● Excerpt provided
Aug 31, 2016 @ 9:26pm

I'm really worried about the character now (character - you see what I did?). Great atmosphere.

Sep 1, 2016 @ 1:26am

Neat game! Unfortunately I'm coming to it after a full day's work of programming for real so I'm not able to think through the puzzles well ;) I like the mood of the graphics and the pacing of the levels. I think I'd like some other sort of control scheme... perhaps more of a text editor? I'm looking forward to trying it out again later. Great job!

g12345 says ...
Sep 1, 2016 @ 11:33am

I've passed levels 0A or 0B, and I think it's a great idea to make a stack based game.

At the moment I'm not playing further because I don't want to squint to see which floors are real floors (01) or not, combined with the constantly walking to see which image belongs to which number, and the stack position, and I've decided to give up before my eyes to give up first...

Still, a nice idea for a game!

local minimum says ...
Sep 1, 2016 @ 2:39pm

Interesting concept and it starts out very nicely, however even though I see how the push and set tools affect my stack I don't really understand how to use them to solve the puzzle where they are introduced. So maybe some even more simple introduction of these somehow would be good. The graphics and cross between world and binary and hex was really cool though.

Mixer says ...
Sep 2, 2016 @ 8:00am

Gees that music gives me the creeps. Didn't understand all of it but the idea was really creative.

Sep 2, 2016 @ 10:57am

Loved it. Definitevely best than mine on the "programmation" theme. The mood is just perfect.

Sep 2, 2016 @ 3:16pm

Really interesting puzzle, even though I didn't stick with it all the way. I was a little disappointed that the Ancient Technology referred to something outside the game rather than the simple operators the AI uses, but this was a wonderfully realised game!

LoneSpelunker says ...

● Record list

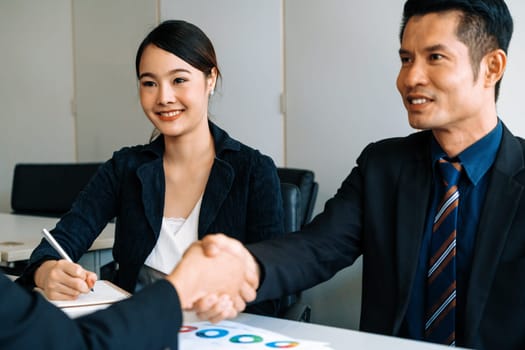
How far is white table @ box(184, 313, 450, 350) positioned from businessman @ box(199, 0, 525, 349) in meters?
0.15

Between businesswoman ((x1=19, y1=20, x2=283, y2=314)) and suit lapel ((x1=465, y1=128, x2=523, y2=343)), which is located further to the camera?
businesswoman ((x1=19, y1=20, x2=283, y2=314))

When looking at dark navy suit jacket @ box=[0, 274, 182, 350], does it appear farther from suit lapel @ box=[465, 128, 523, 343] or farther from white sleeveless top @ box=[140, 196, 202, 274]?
white sleeveless top @ box=[140, 196, 202, 274]

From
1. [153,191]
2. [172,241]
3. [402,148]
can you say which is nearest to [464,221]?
[402,148]

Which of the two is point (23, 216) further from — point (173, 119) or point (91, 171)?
point (173, 119)

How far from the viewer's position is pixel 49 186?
3770 mm

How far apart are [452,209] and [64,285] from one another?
3.20ft

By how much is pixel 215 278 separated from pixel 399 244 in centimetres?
50

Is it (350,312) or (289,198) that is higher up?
(289,198)

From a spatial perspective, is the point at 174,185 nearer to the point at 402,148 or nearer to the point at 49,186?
the point at 402,148

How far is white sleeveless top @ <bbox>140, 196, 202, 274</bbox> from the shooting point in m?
1.91

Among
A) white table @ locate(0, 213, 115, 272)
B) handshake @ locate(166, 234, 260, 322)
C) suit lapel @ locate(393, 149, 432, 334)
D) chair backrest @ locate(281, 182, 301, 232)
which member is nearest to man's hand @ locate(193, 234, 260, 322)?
handshake @ locate(166, 234, 260, 322)

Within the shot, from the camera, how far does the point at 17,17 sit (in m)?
5.23

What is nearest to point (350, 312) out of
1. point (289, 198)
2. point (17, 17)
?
A: point (289, 198)

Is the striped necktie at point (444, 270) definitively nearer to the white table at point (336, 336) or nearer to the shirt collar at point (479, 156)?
the shirt collar at point (479, 156)
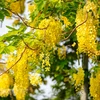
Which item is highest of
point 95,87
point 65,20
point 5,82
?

● Set task
Retype the comments on the game from "Neat game! Unfortunately" to "g12345 says ...". The listing has no connection to the comments on the game.

● Exercise answer
Neat game! Unfortunately I'm coming to it after a full day's work of programming for real so I'm not able to think through the puzzles well ;) I like the mood of the graphics and the pacing of the levels. I think I'd like some other sort of control scheme... perhaps more of a text editor? I'm looking forward to trying it out again later. Great job!

g12345 says ...